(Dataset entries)
───
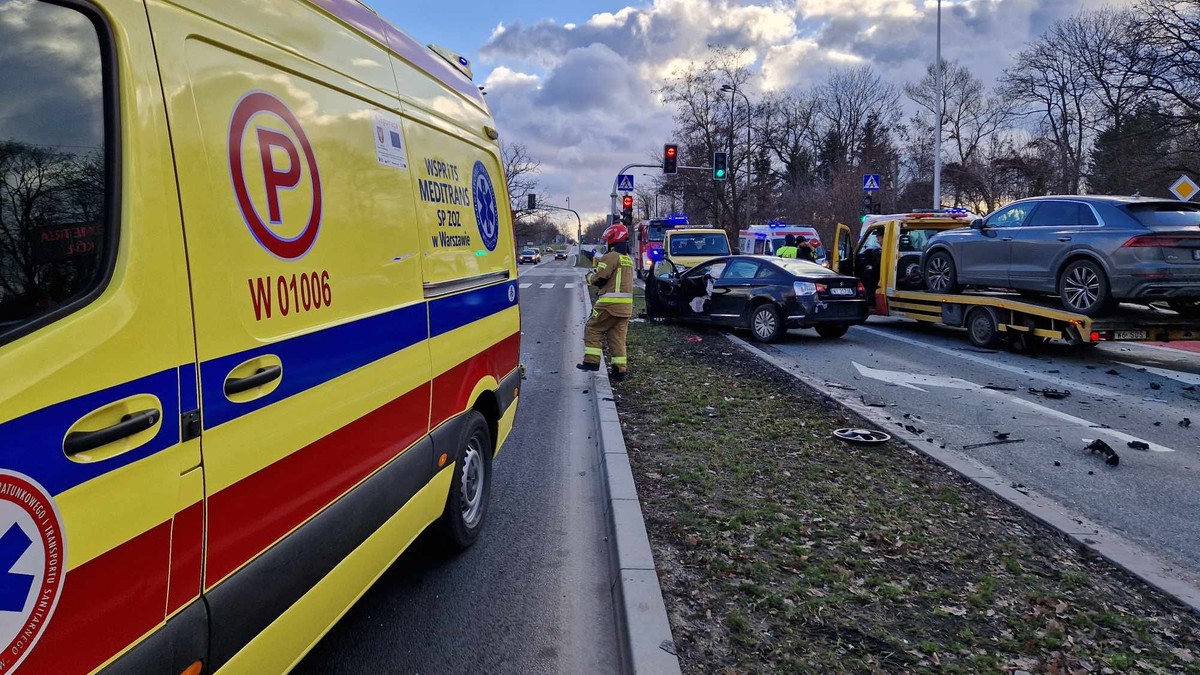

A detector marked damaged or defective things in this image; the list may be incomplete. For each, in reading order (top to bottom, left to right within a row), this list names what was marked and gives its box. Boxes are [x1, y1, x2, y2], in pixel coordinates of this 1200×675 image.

damaged black sedan [644, 255, 868, 344]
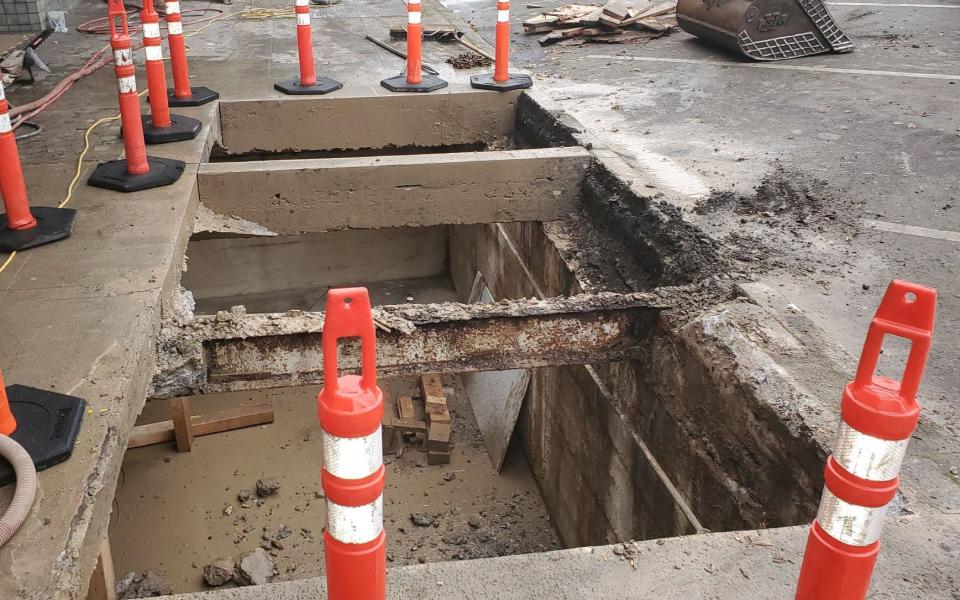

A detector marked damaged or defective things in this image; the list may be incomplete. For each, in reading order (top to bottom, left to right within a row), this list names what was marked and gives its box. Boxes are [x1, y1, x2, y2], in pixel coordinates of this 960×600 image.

rusty steel beam [152, 292, 676, 398]
broken concrete edge [148, 290, 684, 398]
broken concrete edge [158, 510, 960, 600]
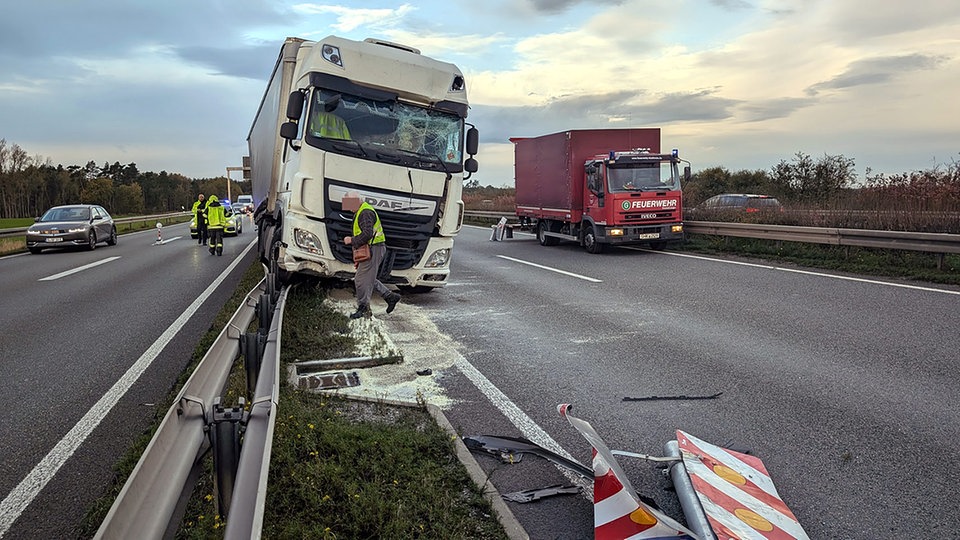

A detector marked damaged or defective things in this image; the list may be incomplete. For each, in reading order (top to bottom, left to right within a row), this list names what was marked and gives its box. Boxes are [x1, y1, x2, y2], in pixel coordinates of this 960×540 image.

cracked windshield [306, 88, 460, 169]
cracked windshield [612, 161, 680, 193]
broken plastic piece [498, 484, 580, 504]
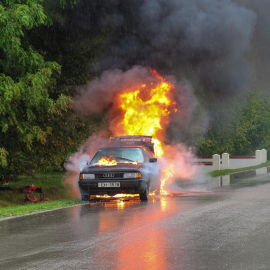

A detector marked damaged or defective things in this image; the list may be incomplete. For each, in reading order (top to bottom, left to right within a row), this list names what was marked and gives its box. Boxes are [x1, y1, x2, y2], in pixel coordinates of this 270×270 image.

damaged vehicle [79, 136, 161, 201]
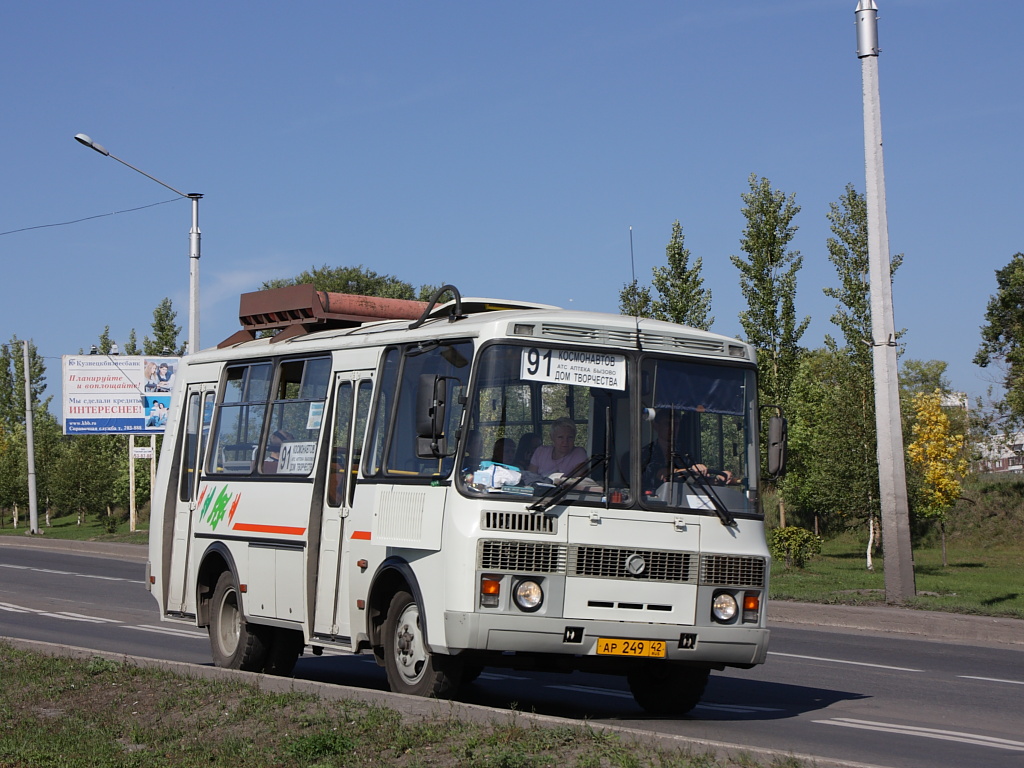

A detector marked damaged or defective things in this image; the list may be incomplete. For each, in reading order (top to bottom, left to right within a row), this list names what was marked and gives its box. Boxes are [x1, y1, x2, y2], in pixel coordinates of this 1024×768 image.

rusty roof rack [218, 284, 430, 346]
───
Assigned task:
Write out the data exactly, and exclude every picture it holds.

Expected answer:
A detector marked damaged or defective things in this image; the list may be incomplete. For each, in reading order (top to bottom, left to right within a row), this list names what was marked and gives its box. Boxes are [x1, y1, x2, y2], in pixel coordinates of this 1200×675 image.

damaged black sedan [644, 255, 868, 344]

A detector marked damaged or defective things in this image; the list may be incomplete. For each, in reading order (top to bottom, left to right within a row), this list names what was marked and gives its box. Boxes are [x1, y1, x2, y2], in pixel coordinates of this 960×600 image.

rusty steel beam [152, 292, 676, 398]
broken concrete edge [148, 290, 684, 398]
broken concrete edge [158, 510, 960, 600]

A detector marked damaged or defective things in this image; the list may be incomplete. For each, in reading order (top to bottom, left to right within a row), this list names what was marked and gives its box. Boxes are [x1, y1, x2, y2], in pixel coordinates of this 960×540 image.

cracked windshield [306, 88, 460, 169]
cracked windshield [612, 161, 680, 193]
broken plastic piece [498, 484, 580, 504]

A detector marked damaged or defective things in this image; the list may be incomplete. For each, in reading order (top to bottom, left to right within a row), this list names what was marked and gives its box. Boxes are [x1, y1, x2, y2], in pixel coordinates of this 270×270 image.

damaged vehicle [79, 136, 161, 201]

A detector marked damaged or defective things in this image; the list may be incomplete. For each, in reading order (top to bottom, left to right within a row), this list names what was marked and gives its box. Boxes are [x1, y1, x2, y2], in pixel coordinates of this 1024×768 image.

rusty roof rack [218, 284, 430, 346]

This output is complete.